### What this exercise asks
1. Name every optional parameter that the MaxEntTextClassifier documentation lists for the constructor.
2. Rewrite the part of the MaxEntTextClassifier documentation starting with "Skip to main" and going on through "with L2 regularization.", putting "probabilistic" in place of "softmax".
3. In the MaxEntTextClassifier documentation, what is the default learning rate?

### Document section
──────

Skip to main content

MaxEntTextClassifier

Maximum Entropy classifier (also known as multinomial logistic regression) that optimizes a multi-class softmax model with L2 regularization.

Constructor

new MaxEntTextClassifier(options?: {
  epochs?: number;
  learningRate?: number;
  l2?: number;
  maxFeatures?: number;
})
Parameters:
  • epochs (optional): Number of training iterations (default: 25, minimum: 1)
  • learningRate (optional): Learning rate for gradient descent (default: 0.15, minimum: 1e-6)
  • l2 (optional): L2 regularization strength (default: 1e-4, minimum: 0)
  • maxFeatures (optional): Maximum vocabulary size (default: 12000, minimum: 100)
Example:
import { MaxEntTextClassifier } from "bun_nltk";

const classifier = new MaxEntTextClassifier({
  epochs: 30,
  learningRate: 0.1,
  l2: 5e-4,
  maxFeatures: 10000,
});

Methods

train()

Train the maximum entropy model on labeled examples.

──────

### Supplied data
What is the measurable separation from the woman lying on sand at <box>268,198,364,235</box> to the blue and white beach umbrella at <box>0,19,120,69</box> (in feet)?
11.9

──────

### Results by task
1. epochs, learningRate, l2, maxFeatures

2.
Skip to main content

MaxEntTextClassifier

Maximum Entropy classifier (also known as multinomial logistic regression) that optimizes a multi-class probabilistic model with L2 regularization.

3. 0.15